» **Reading text**
Very easy to tap a grub screw to hold the safety screw in, myself and a few mates with Spears stocks have done it. Could fairly easily be DIY'd to make it quick detach with a length of threaded rod and a cap to fit the base of the grip

----------


## res

Very true, and have done it myself-I was just saying that it was a hurdle to there being a manufacturer making as main grips. 

I can think of fairly easy ways to make one using any grip you want, and one of the steps would be the grub screw mod. 
But unless your a machinist the cost would be more than a new case, and unless I'm mistaken (I often am!) that's the point of the exercise

----------


## Koshogi

Case?

Just break it in half and stuff it in a gym bag, backpack, or any other bag.

» **What you need to do**
Answer these questions about the forum thread.
1. In the opening post, what is described as very easy to tap to hold the safety screw in?
2. According to res, what would someone need to be for the cost not to exceed that of a new case?
3. Which kinds of bags does Koshogi name?

» **Record list**
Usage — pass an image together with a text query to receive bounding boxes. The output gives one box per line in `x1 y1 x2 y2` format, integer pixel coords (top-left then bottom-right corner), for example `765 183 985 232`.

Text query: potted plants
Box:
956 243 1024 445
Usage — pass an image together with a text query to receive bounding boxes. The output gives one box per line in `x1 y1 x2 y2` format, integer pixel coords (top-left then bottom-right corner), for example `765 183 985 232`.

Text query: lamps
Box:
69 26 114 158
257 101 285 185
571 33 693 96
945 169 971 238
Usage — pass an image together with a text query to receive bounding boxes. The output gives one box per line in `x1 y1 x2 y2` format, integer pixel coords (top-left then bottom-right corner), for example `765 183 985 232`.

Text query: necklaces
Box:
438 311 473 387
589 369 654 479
...
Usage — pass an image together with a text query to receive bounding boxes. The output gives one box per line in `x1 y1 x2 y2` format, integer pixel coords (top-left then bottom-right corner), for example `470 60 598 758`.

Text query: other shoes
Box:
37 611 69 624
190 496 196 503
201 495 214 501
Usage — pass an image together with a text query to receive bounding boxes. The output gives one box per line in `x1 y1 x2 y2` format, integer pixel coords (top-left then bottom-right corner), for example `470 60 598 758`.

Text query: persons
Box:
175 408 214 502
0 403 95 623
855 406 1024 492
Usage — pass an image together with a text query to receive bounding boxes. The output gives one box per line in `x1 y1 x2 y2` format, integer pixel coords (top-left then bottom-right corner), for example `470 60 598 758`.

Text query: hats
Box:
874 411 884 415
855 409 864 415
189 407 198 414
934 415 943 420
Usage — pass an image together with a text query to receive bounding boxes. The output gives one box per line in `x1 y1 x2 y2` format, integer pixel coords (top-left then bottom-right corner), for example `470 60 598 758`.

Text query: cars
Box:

» **Response**
1. A grub screw.
2. A machinist.
3. A gym bag, a backpack, or any other bag.